- [Exercise objective]: Look through the listing below for the line with "2024 Volvo XC90 Recharge Plug-In Hybrid Plus" and the line with "Di Balik Luka: Rasa". Copy both, along with every line between them, exactly and with no pictures.

- [Records]:
•••
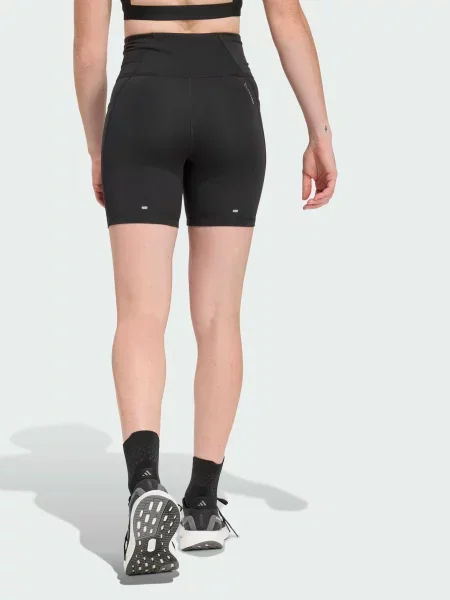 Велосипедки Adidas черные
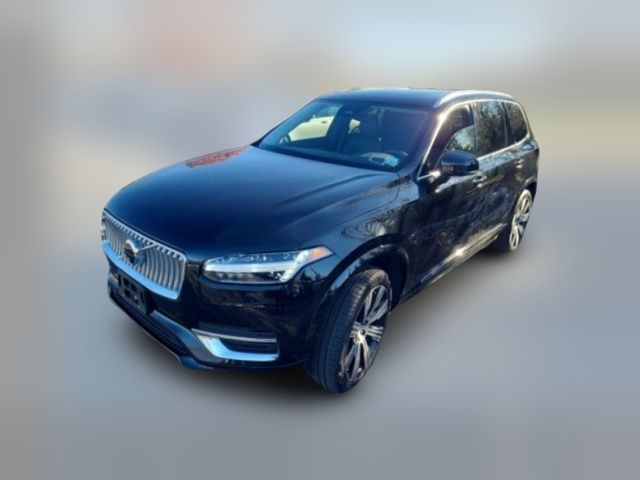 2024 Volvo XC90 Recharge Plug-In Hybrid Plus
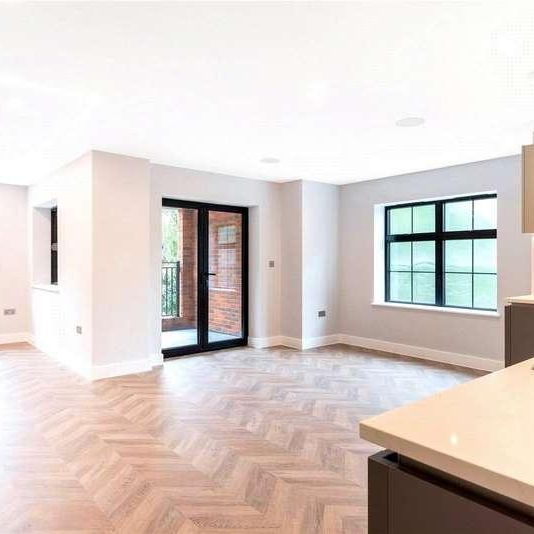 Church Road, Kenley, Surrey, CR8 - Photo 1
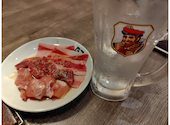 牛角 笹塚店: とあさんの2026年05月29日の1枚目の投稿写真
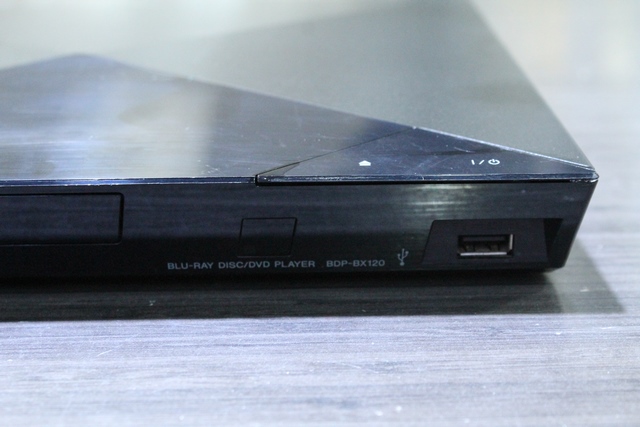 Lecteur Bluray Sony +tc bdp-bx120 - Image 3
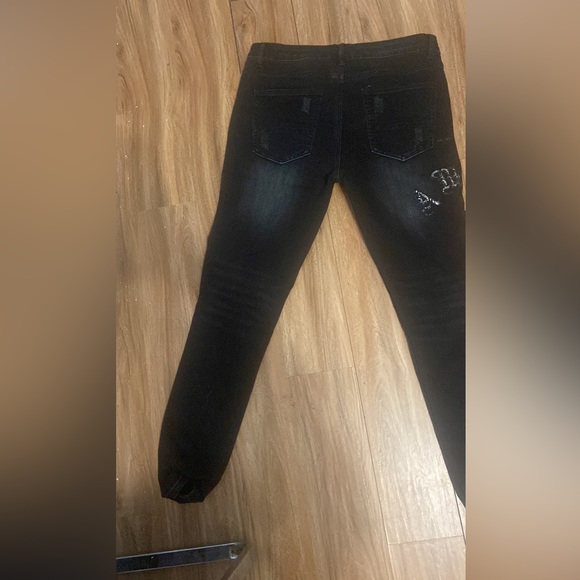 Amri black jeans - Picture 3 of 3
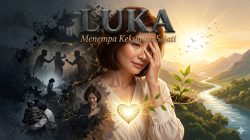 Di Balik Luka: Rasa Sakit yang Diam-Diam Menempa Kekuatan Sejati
•••
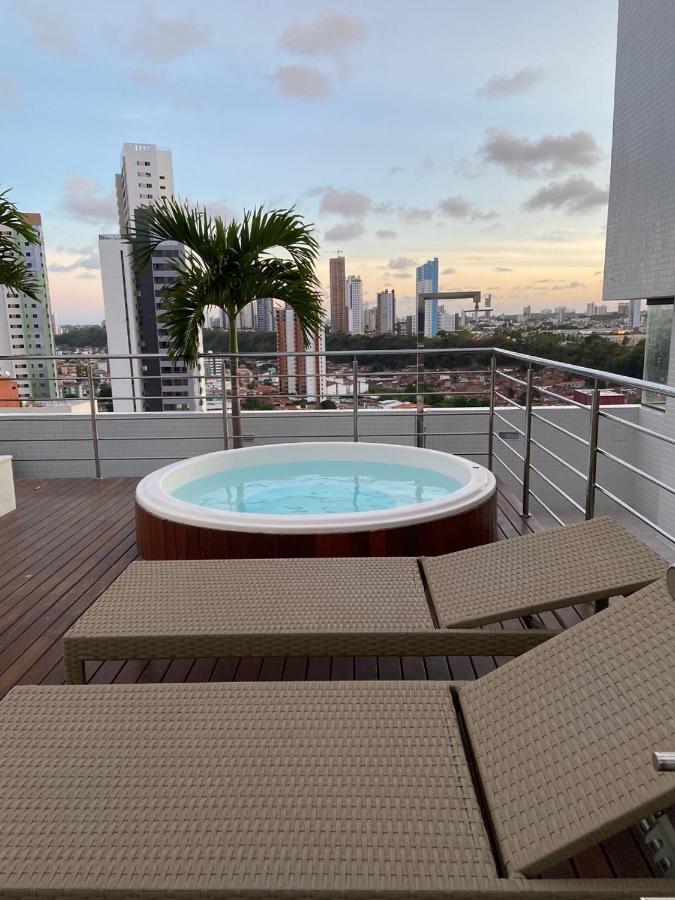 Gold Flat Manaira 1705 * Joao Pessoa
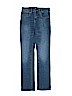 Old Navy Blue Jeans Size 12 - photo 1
•••
- [Expected output]:
 2024 Volvo XC90 Recharge Plug-In Hybrid Plus
 Church Road, Kenley, Surrey, CR8 - Photo 1
 牛角 笹塚店: とあさんの2026年05月29日の1枚目の投稿写真
 Lecteur Bluray Sony +tc bdp-bx120 - Image 3
 Amri black jeans - Picture 3 of 3
 Di Balik Luka: Rasa Sakit yang Diam-Diam Menempa Kekuatan Sejati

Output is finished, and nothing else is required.